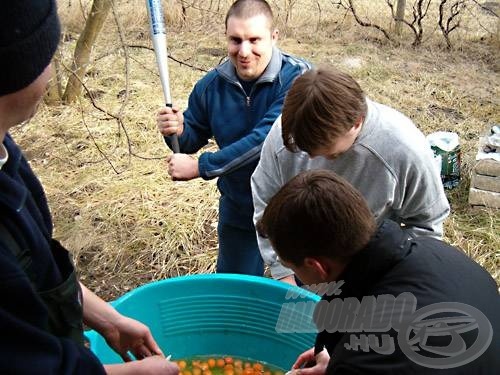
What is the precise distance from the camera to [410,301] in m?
1.18

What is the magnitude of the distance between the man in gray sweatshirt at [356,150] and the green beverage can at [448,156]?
6.46 feet

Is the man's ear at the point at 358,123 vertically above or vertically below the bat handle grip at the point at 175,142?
above

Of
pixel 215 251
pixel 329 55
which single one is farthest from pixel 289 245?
pixel 329 55

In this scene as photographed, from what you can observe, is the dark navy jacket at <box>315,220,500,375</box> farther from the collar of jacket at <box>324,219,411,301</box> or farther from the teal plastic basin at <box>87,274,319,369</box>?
the teal plastic basin at <box>87,274,319,369</box>

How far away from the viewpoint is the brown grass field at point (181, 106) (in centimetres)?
334

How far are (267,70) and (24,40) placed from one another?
1462mm

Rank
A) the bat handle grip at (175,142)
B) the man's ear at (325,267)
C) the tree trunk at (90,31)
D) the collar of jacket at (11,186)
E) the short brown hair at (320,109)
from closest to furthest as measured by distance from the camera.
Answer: the collar of jacket at (11,186)
the man's ear at (325,267)
the short brown hair at (320,109)
the bat handle grip at (175,142)
the tree trunk at (90,31)

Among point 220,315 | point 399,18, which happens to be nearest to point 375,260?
point 220,315

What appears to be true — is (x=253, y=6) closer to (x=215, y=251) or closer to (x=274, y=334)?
(x=274, y=334)

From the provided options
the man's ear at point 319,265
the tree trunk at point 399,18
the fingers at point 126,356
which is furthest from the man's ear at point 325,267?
the tree trunk at point 399,18

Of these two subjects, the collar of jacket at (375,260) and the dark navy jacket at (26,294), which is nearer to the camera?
the dark navy jacket at (26,294)

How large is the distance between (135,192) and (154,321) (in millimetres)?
1821

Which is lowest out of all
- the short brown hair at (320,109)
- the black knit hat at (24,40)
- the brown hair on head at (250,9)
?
the short brown hair at (320,109)

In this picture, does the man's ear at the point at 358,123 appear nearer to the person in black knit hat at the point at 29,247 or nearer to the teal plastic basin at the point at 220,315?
the teal plastic basin at the point at 220,315
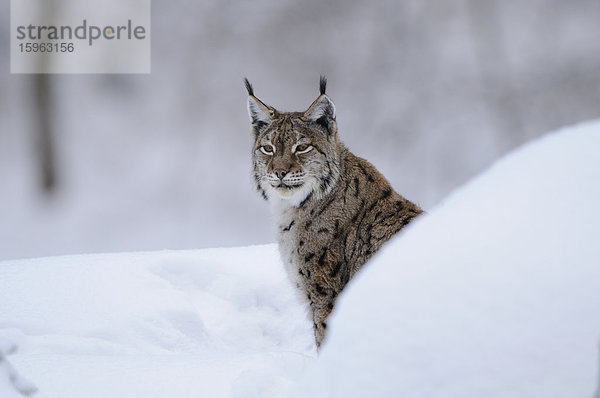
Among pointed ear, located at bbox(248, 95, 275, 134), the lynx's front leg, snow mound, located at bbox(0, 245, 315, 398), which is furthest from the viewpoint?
pointed ear, located at bbox(248, 95, 275, 134)

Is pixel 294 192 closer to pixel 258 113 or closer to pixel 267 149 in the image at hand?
pixel 267 149

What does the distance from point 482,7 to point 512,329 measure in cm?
596

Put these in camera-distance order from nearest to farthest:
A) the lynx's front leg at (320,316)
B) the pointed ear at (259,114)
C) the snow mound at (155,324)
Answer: the snow mound at (155,324) → the lynx's front leg at (320,316) → the pointed ear at (259,114)

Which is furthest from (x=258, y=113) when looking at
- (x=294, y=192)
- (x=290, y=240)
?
(x=290, y=240)

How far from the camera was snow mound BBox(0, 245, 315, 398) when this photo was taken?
2.15 meters

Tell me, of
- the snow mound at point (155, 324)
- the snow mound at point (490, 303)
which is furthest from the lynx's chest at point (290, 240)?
the snow mound at point (490, 303)

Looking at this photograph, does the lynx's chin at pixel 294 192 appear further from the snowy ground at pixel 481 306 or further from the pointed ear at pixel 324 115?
the snowy ground at pixel 481 306

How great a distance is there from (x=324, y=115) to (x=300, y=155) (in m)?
0.26

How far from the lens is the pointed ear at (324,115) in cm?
329

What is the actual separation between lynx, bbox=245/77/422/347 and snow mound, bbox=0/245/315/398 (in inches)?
12.8

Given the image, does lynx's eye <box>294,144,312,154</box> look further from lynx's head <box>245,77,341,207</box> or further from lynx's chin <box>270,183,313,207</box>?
lynx's chin <box>270,183,313,207</box>

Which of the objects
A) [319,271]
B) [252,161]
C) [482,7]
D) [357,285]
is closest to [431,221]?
[357,285]

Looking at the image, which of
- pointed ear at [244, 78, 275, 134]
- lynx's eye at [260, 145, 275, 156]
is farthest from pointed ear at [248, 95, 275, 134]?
lynx's eye at [260, 145, 275, 156]

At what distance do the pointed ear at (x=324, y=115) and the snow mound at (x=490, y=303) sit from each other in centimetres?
189
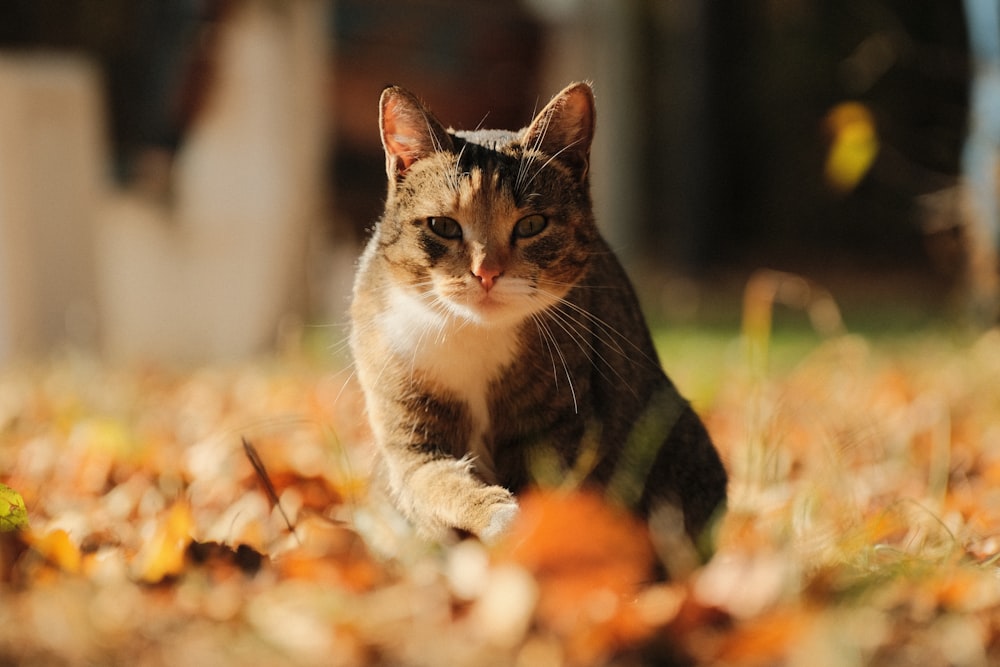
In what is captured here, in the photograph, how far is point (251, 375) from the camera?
190 inches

****

Objective: Render the rows above as a Markdown table, starting with the line that contains "In what is captured" and going on through the last line of the rows. Use two columns, Line No. and Content, number each line, and leave out any blank lines.

Task response:
| Line No. | Content |
|---|---|
| 1 | In what is captured here, in the photograph, how far is point (251, 375) from the camera? |
| 2 | 190 inches |